Democracy is a complex and multi-dimensional concept and the vagueness in its meaning is due to the emphasis of scholars and supporters of democracy on some of its certain aspects.

The fact that different governments call themselves democratic is not surprising for various reasons. Because the tradition of democratic notion is very widespread and it contains different and sometimes contradictory ideas about the principles of the state, its relations with citizens, man and special duties of government, etc.

For example, the phrase “government by the people”‌ might seem to be devoid of ambiguity, but appearances are always misleading, while the history of democratic ideas is complicated and gives rise to contradictory interpretations. There are many controversial matters in this field. As a matter of fact, each of the components of this phrase is hard to explain. Andrew Vincent writes in this regard: Another problem of the notion of the sovereignty of the people is: who are the people? Some might be considered as the people according to the theory of public will, but at the same time a group of representatives and voters can be considered as the people too. Of course, in the last one and a half century, there have been some changes regarding qualifications of the voters or individuals eligible to vote. In other words, the definition of people has constantly undergone changes.

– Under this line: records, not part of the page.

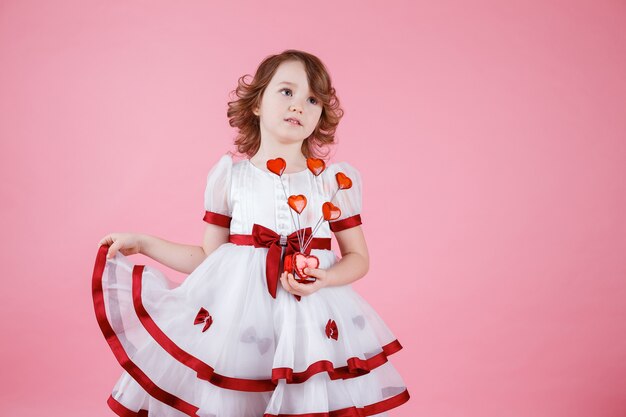 Retrato de niña linda de pie en vestido blanco con donas o corazón de cristal en rosa en el estudio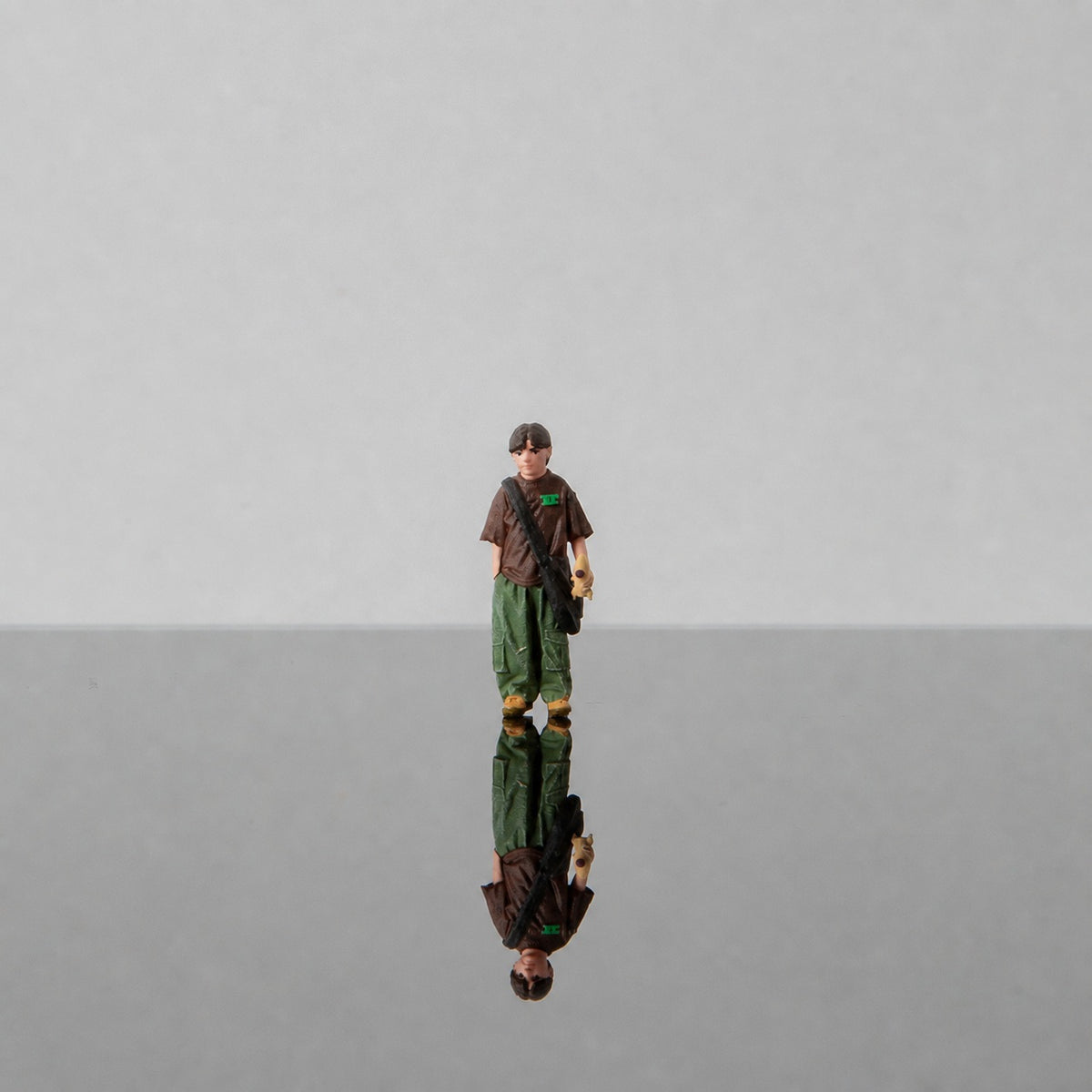 1:64 California Highway Patrol (CHP) S1 Miniature Figure & Prop Series - Boy Holding a Toy Rocket Figure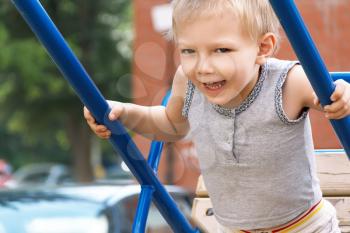 Blond boy with open mouth rides on seesaw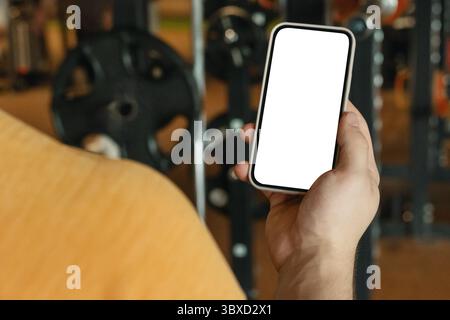 Athlete standing and displaying mobile phone with white blank screen in gym setting. Mock up. Space for design. Stock Photo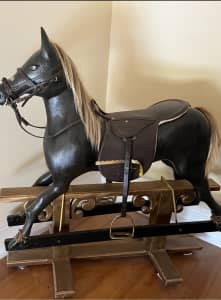 Antique rocking horse.big special. Price dropHand carved.. 4 feet 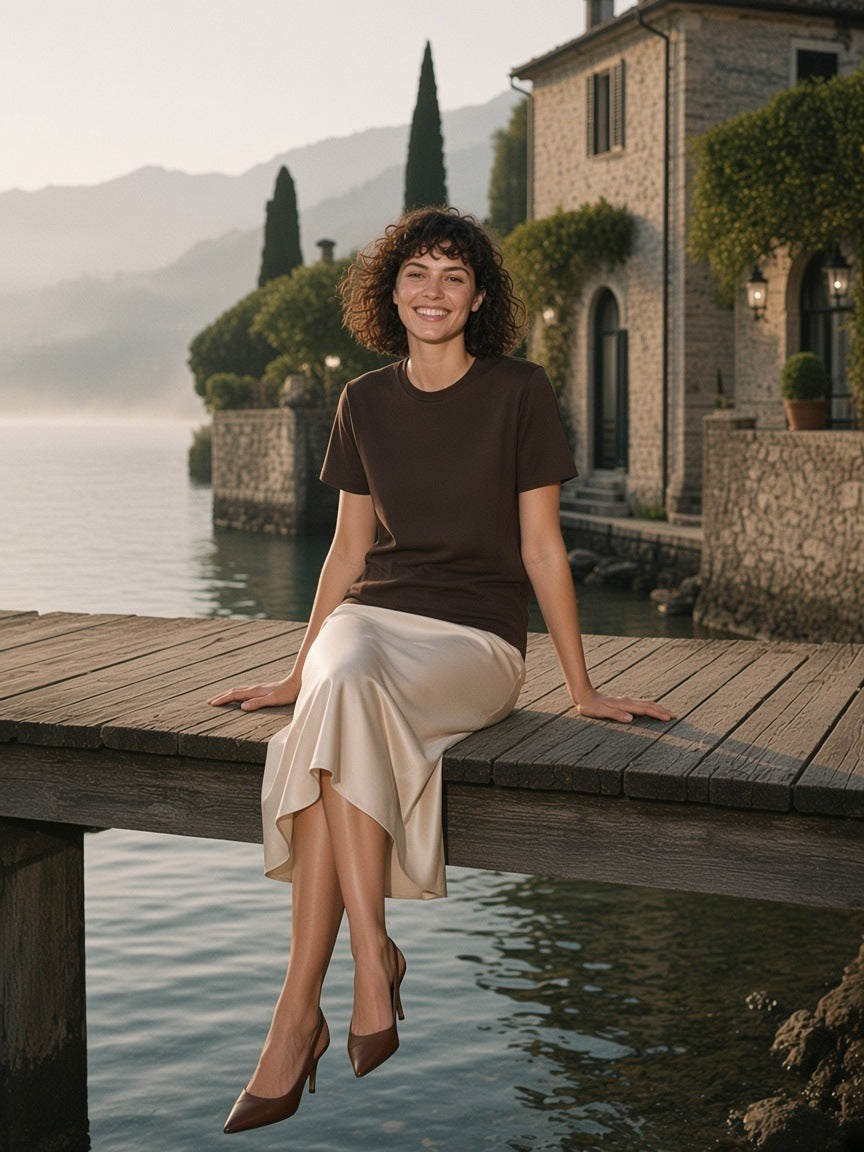Woman in the Mid-Weight Cotton T-Shirt in Coffee standing on a villa dock on Lake Como in the morning
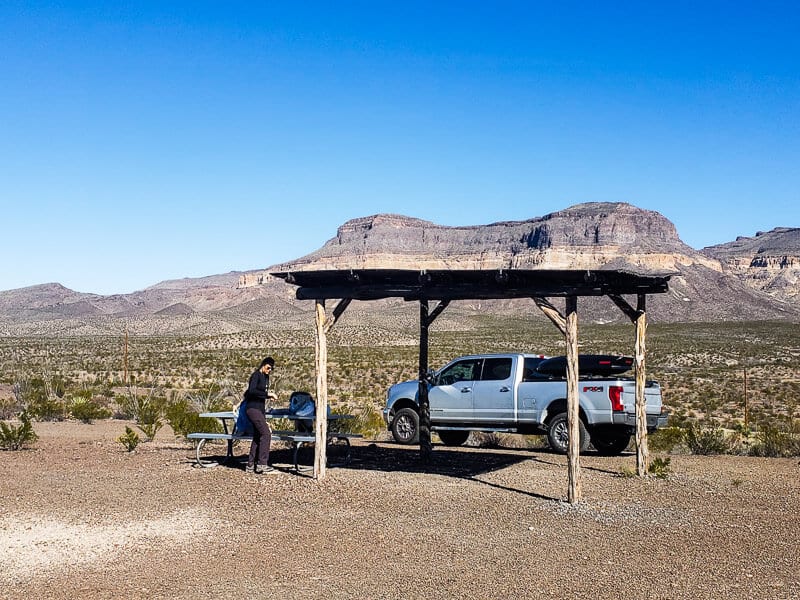 people siting at a picnic table with a mountain in the background
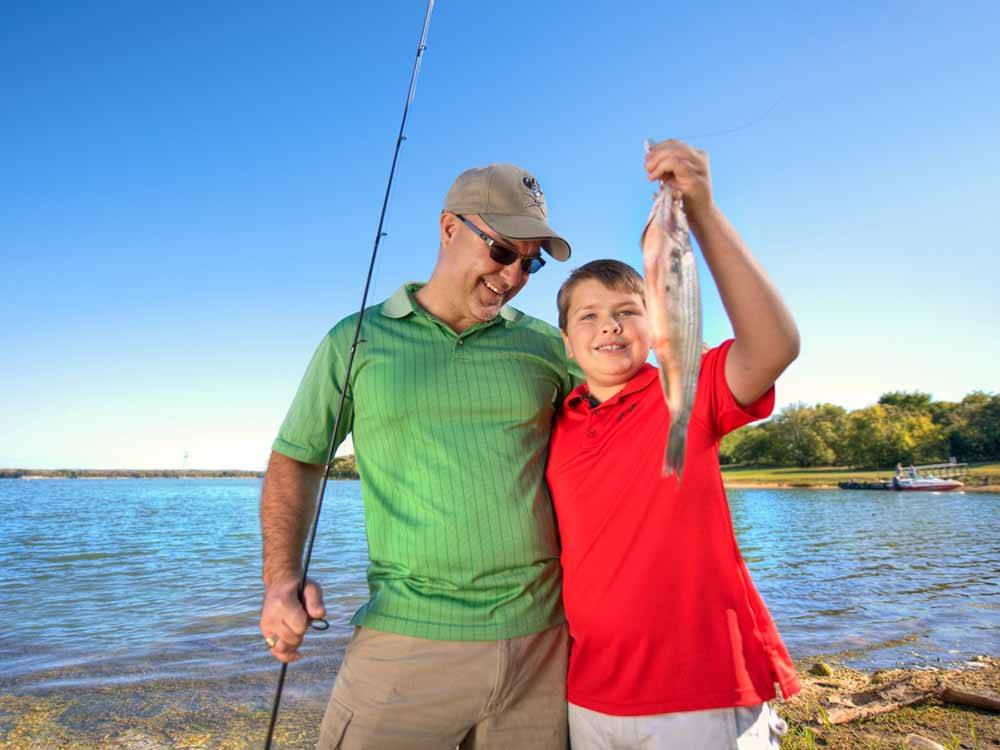 A father and son holding a fish at LOYD PARK CAMPING CABINS & LODGE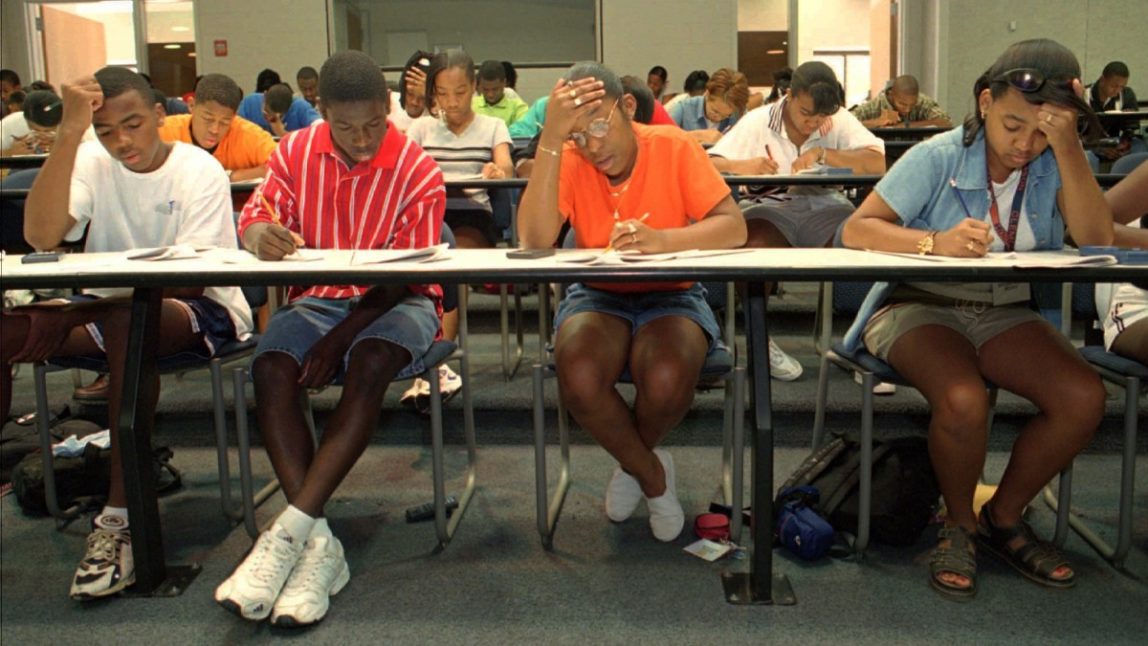 High school juniors try to stay focused as they take the SAT test. (AP Photo/Mary Ann Chastain)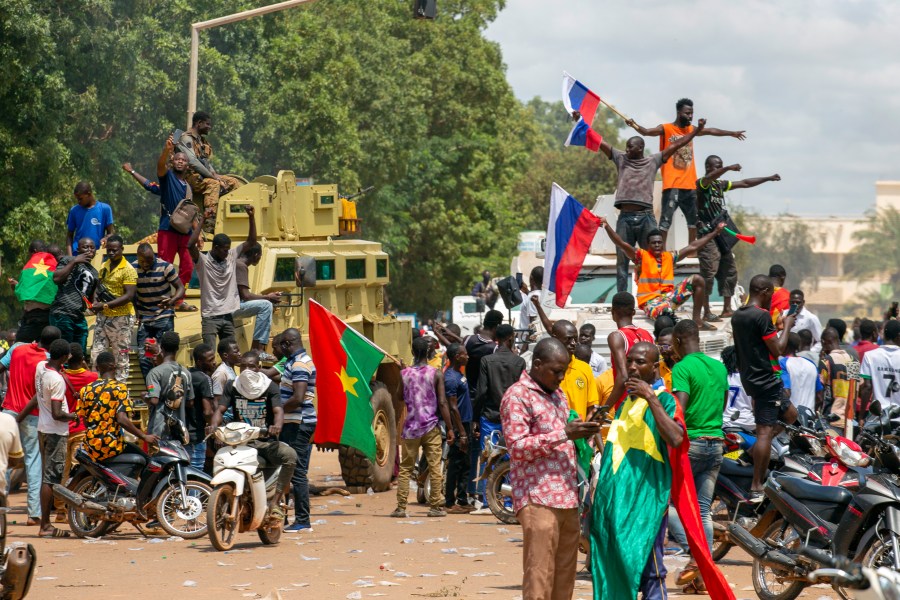 Supporters of Capt. Ibrahim Traore cheer with Russian flags in the streets of Ouagadougou, Burkina Faso, Sunday, Oct. 2, 2022. Russia's Wagner Group, a private military company led by Yevgeny Prigozhin, has played a key role in the fighting in Ukraine and also deployed its personnel to Syria, Libya and several African countries. Prigozhin's presumed death in a plane crash along with some of his top lieutenants raises doubts about the future of the military contractor. (AP Photo/Kilaye Bationo)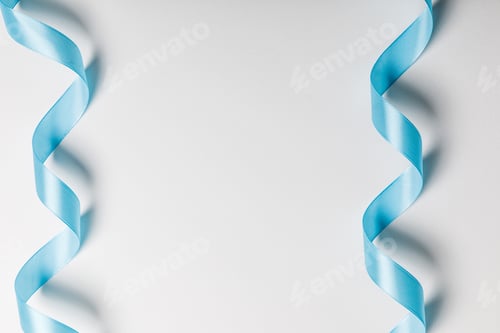Preview: top view of blue wavy silk ribbons on grey background with copy space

Hence, the question is: what do the terms “government”‌, “government by the people”‌ and “people”‌ mean. If only the ambiguities in the word “people”‌ are to be considered, the following questions could be raised;

- Who are the people?

- What kind of participation has been defined for them?

- What are the given qualifications and conditions for their participation?

As a matter of fact, different types of democracy could not provide clear answers to these questions. David Held states in this regard: Efforts in order to limit the meaning of “people”‌ to certain groups, such as property owners, white people, educated ones, those with special skills and professionals, adults or men only has a long history. The same is true about what is said to be ‘government’ by the ‘people’.”‌

Many other analyzers of democracy, such as Anthony Arblaster admit that the Western kind of democracy has no precise and unanimously admitted meaning. Therefore, there is no convincing answer to the following question: ‘What is democracy?’